Ekspresi wajah Gorrum berubah lembut, seolah mengerti isi hati Ramiel setelah mendengar penuturannya. "Aku kenal dengannya," ia mengucapkan dengan nada penuh keyakinan. "Chlora Wyron."
"Manusia pertama yang kutemui di sini," kata Gorrum dengan suara lirih, "adalah Wyron. Saat itu aku persis seperti Romund, membenci manusia."
Gorrum berhenti sejenak, tatapannya menerawang jauh ke masa lalu."Wyron yang kukenal bersifat hangat. Dia selalu memberikan penawar sekalipun untuk makhluk jelek sepertiku." Ramiel mendengarkannya dengan seksama, kini ada rasa penasaran yang mulai tumbuh di hatinya.

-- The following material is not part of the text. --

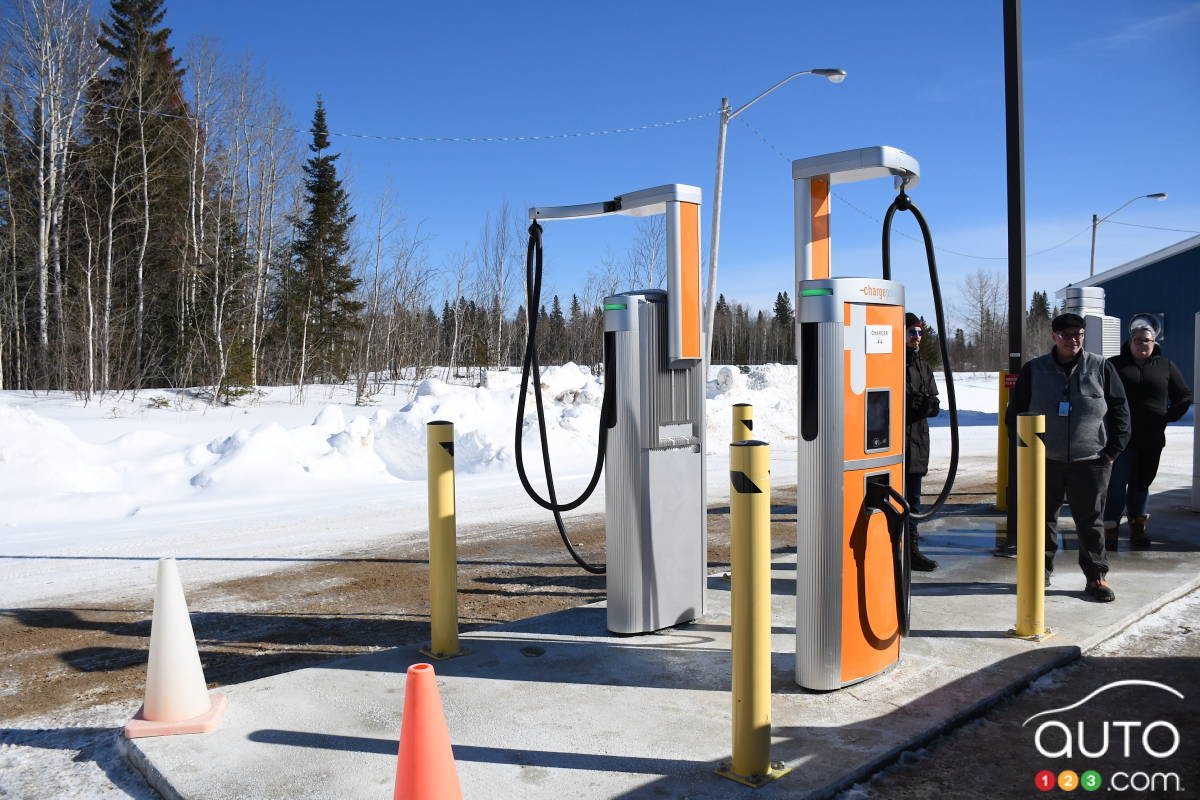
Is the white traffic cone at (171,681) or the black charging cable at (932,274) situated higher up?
the black charging cable at (932,274)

"Aku selalu menolaknya, meskipun tubuhku sakit," kata Gorrum, nada suaranya berubah lebih dalam. "Ia berpikir untuk tetap menemuiku, walaupun harus jatuh bangun di lubang rawa ini."

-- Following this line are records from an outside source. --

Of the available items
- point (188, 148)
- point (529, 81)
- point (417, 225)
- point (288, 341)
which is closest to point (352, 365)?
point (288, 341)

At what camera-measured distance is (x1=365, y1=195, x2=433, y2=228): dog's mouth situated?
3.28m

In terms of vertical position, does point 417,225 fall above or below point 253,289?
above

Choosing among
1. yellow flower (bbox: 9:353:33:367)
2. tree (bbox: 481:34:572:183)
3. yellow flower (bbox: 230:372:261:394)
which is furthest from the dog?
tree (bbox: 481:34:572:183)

Makhluk itu menatap Ramiel dalam-dalam. "Gorrum yang ia kenal, bersikap seperti hewan liar terhadapnya."
"Dia pintar, pandai membuat obat-obatan herbal, masuk ke dalam hutan ini demi memenuhi kegemarannya," Gorrum melanjutkan, suaranya beriringan dengan emosi.
"Terakhir kali aku bertemu dengannya, dia memberiku sari buah untuk sebuah perpisahan," ujar Gorrum.
"Aku sadar bahwa ini adalah yang terakhir, jadi kuputuskan untuk menyusulnya." lalu Gorrum tersenyum dan berkata, "hari itu, aku melihat wajahnya yang berseri-seri seperti sedang jatuh cinta."
Makhluk itu terdiam sejenak, menundukkan kepalanya. Dengan ekspresi wajah yang berubah, menunjukkan penyesalan. Ramiel mendengar hal itu, semakin ingin tahu tentang ibu angkatnya, Chlora. "Lalu kenapa kau berpikir aku?" tanya Ramiel dengan bahasa tubuh yang jelas. Matanya menatap tajam Gorrum untuk mencari jawaban.
"Wealton, Chlora selalu menulis dan menyebut namanya."
✦✦✦
Mengetahui hal tersebut, Ramiel lanjut bertanya dengan nada penuh harap. "Ed.. Kau juga bertemu dengan Edwart? Dia selalu ke hutan Edenfell untuk berburu, dia adalah saudaraku, jadi tolong tuntun lah aku menuju jalan pulang."
Namun, Gorrum sontak membalas, "Sayangnya, ia tidak pernah masuk ataupun berada di Edenfell."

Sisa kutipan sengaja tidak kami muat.